Questions about scene geometry

☆ ☆ ☆ ☆ ☆

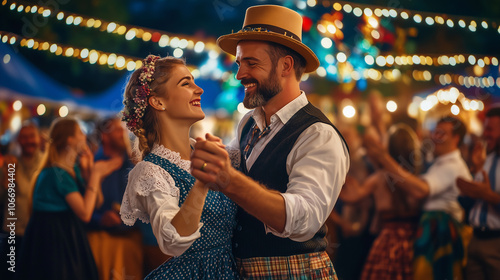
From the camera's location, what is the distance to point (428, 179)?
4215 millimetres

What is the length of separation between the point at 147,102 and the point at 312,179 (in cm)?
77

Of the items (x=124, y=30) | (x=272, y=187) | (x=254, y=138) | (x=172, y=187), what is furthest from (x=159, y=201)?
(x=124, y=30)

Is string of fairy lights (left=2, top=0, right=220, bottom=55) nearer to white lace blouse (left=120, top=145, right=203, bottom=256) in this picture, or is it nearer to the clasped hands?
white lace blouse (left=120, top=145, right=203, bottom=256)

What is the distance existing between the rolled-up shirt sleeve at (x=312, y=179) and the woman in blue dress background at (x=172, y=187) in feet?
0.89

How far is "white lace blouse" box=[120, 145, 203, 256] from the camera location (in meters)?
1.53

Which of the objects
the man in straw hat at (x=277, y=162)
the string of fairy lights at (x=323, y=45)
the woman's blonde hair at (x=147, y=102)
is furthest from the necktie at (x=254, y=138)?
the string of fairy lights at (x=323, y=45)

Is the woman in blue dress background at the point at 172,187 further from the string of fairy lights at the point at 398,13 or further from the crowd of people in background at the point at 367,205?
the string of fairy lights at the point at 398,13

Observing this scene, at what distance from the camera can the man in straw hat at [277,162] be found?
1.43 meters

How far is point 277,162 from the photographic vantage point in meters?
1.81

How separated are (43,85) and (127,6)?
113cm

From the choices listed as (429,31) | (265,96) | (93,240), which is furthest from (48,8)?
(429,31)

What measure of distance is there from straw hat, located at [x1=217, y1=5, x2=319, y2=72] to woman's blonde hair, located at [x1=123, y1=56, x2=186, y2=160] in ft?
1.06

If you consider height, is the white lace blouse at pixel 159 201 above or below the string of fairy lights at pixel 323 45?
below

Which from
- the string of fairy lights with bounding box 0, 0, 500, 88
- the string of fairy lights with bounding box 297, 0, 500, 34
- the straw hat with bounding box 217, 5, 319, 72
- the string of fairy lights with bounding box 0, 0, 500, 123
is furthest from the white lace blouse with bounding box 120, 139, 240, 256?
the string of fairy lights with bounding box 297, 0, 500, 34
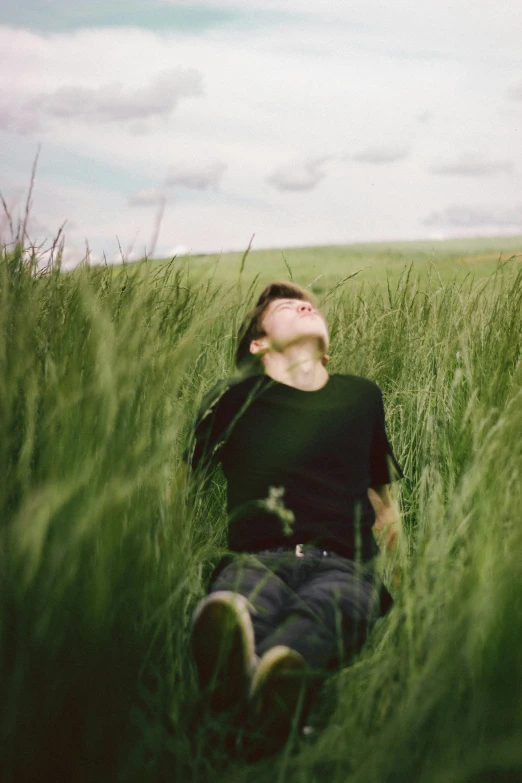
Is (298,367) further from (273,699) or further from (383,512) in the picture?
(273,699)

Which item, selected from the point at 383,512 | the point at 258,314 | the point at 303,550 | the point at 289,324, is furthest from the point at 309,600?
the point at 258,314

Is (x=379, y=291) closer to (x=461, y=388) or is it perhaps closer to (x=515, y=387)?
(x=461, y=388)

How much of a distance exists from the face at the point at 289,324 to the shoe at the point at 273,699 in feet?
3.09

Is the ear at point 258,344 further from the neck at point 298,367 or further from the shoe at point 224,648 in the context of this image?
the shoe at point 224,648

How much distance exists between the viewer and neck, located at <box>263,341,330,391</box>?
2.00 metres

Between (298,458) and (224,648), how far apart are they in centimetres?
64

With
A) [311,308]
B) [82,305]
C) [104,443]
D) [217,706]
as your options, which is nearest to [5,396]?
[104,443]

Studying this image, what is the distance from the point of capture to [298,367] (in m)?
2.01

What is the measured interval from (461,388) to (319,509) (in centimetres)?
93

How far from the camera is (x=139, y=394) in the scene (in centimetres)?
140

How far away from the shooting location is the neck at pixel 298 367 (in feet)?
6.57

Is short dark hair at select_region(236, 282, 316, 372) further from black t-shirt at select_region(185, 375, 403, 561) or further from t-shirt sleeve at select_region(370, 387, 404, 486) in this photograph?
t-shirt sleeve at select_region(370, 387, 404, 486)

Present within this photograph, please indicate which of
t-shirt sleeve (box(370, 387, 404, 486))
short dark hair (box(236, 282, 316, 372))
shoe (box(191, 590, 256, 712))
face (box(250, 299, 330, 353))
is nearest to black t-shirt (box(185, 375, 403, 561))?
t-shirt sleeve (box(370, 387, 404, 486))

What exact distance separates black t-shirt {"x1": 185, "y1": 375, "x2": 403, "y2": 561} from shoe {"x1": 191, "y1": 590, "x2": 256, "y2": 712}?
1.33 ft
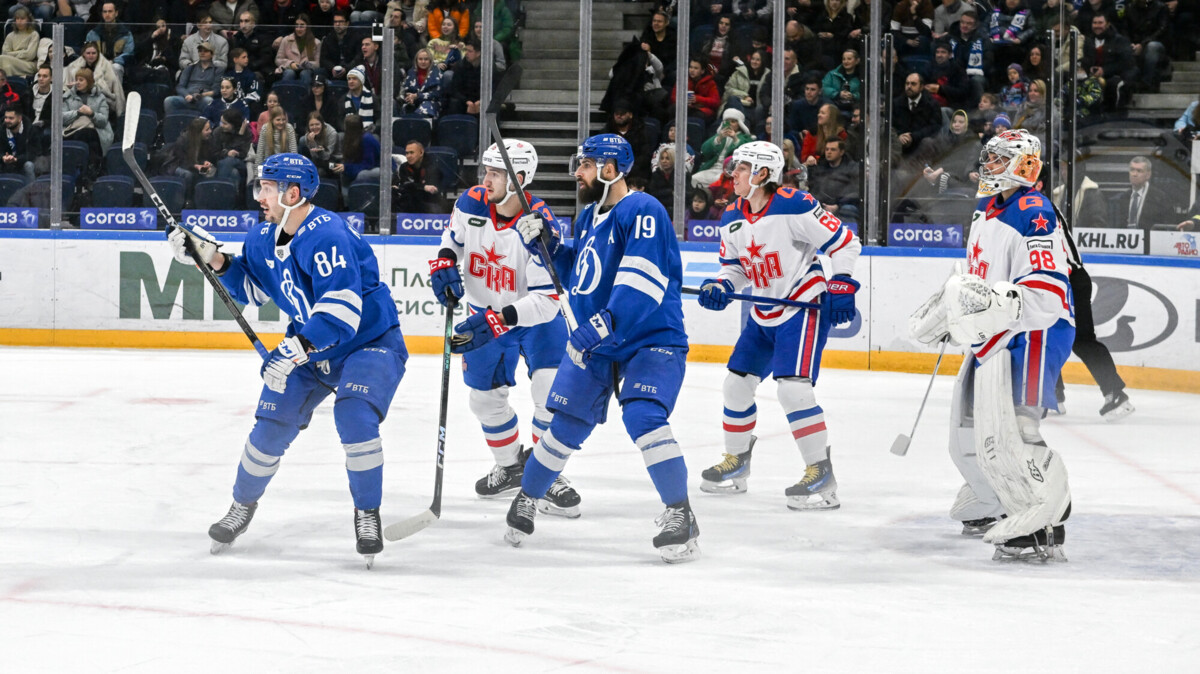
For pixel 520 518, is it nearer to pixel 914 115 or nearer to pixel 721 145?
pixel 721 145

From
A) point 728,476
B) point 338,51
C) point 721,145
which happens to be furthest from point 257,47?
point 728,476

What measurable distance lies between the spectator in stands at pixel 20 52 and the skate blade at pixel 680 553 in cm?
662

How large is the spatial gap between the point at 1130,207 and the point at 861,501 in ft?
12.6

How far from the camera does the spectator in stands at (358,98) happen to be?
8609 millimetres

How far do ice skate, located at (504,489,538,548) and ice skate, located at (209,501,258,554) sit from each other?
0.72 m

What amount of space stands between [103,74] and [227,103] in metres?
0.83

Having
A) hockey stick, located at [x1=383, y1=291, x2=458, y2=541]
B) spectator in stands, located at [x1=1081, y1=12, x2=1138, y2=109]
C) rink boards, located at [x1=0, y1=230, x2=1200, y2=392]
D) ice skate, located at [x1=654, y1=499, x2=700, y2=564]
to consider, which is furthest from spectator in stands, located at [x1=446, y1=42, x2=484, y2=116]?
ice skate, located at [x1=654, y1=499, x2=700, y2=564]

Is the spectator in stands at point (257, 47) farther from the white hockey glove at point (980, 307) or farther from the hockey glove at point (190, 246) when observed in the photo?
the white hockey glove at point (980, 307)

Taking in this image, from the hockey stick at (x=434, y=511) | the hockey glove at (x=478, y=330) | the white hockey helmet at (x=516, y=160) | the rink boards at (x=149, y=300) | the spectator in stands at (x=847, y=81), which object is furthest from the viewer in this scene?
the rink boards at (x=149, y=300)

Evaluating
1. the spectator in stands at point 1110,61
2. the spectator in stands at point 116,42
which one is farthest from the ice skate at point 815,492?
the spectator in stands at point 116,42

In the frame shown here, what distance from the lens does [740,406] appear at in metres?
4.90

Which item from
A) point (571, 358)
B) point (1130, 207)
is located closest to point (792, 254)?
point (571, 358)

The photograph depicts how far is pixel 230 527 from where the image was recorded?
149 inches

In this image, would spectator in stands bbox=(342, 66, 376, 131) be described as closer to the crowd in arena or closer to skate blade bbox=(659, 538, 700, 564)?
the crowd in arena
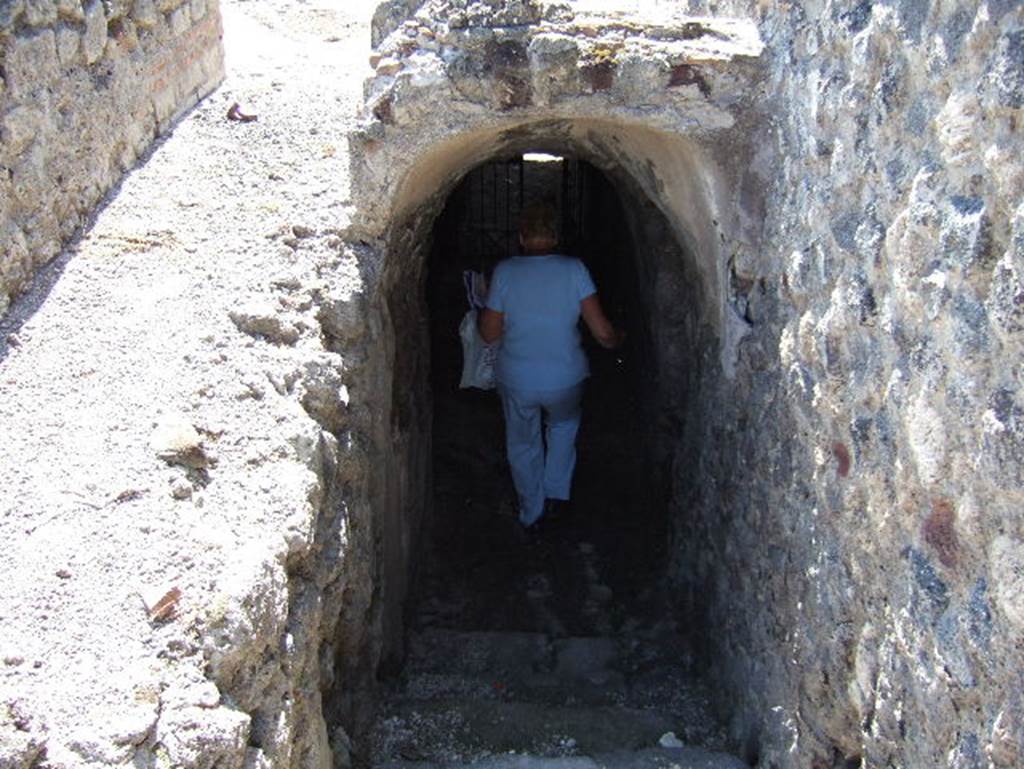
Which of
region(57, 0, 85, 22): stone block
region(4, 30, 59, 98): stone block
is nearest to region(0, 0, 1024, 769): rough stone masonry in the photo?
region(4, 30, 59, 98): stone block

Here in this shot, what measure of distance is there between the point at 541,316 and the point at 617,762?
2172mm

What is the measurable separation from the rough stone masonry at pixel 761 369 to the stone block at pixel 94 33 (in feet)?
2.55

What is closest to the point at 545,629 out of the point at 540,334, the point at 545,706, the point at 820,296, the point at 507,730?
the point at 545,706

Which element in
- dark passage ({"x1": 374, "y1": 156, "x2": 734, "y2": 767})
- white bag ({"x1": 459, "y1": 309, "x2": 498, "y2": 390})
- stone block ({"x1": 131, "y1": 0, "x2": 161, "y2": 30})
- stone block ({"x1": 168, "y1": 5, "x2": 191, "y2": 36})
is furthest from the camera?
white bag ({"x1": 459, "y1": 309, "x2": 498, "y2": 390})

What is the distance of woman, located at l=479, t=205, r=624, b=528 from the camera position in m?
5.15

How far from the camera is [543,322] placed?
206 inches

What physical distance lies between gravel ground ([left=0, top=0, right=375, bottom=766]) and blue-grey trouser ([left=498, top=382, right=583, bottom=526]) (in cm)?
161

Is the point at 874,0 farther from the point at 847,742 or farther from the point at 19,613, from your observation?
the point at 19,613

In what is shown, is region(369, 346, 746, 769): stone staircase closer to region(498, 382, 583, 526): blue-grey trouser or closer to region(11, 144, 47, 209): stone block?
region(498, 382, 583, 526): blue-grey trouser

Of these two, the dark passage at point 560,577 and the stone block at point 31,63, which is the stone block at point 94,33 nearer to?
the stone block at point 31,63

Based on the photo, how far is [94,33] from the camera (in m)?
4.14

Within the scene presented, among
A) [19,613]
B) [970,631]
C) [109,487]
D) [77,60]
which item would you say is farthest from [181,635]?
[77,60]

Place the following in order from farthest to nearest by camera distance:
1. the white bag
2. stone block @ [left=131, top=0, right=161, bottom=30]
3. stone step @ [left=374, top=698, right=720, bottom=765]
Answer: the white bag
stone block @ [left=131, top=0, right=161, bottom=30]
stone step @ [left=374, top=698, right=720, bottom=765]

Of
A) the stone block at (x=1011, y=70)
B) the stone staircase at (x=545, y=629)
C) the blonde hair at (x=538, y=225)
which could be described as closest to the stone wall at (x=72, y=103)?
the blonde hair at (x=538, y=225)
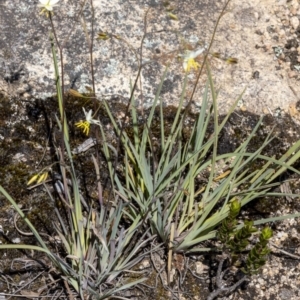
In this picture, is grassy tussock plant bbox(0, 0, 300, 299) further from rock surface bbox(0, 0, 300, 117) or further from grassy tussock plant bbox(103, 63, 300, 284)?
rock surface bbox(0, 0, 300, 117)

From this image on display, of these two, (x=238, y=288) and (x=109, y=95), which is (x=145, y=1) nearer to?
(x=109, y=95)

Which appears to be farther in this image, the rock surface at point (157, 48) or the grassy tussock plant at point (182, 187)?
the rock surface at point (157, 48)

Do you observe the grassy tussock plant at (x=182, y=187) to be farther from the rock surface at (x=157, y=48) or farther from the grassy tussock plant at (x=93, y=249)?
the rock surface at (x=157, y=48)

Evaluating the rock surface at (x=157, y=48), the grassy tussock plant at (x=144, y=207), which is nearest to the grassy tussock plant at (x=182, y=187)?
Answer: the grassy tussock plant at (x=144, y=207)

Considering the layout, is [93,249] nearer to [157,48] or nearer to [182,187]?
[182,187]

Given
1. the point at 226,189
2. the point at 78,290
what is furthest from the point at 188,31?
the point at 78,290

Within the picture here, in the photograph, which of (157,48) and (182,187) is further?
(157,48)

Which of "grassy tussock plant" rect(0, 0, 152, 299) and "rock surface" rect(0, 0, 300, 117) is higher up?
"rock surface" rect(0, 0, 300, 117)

☆ ☆ ☆ ☆ ☆

— Problem to work on —
Everything from the line with "Which appears to" through the last line of the material above should be echoed exactly, and nothing else.

— Output of the task —
Which appears to be farther in this image, the rock surface at point (157, 48) or the grassy tussock plant at point (182, 187)?
the rock surface at point (157, 48)

Do you observe the grassy tussock plant at (x=182, y=187) to be farther from the rock surface at (x=157, y=48) or farther from the grassy tussock plant at (x=93, y=249)?
the rock surface at (x=157, y=48)

Evaluating the rock surface at (x=157, y=48), the grassy tussock plant at (x=144, y=207), which is nearest to the grassy tussock plant at (x=182, y=187)?
Answer: the grassy tussock plant at (x=144, y=207)

Considering the layout, is [93,249] nearer to [157,48] or nearer to [182,187]?
[182,187]

Given
1. the point at 226,189
2. the point at 78,290
what is furthest from the point at 188,31?
the point at 78,290

Within the picture here, in the photograph, which of (157,48) and (182,187) is further?
(157,48)

Which of "grassy tussock plant" rect(0, 0, 152, 299) and "rock surface" rect(0, 0, 300, 117) is higher up?
"rock surface" rect(0, 0, 300, 117)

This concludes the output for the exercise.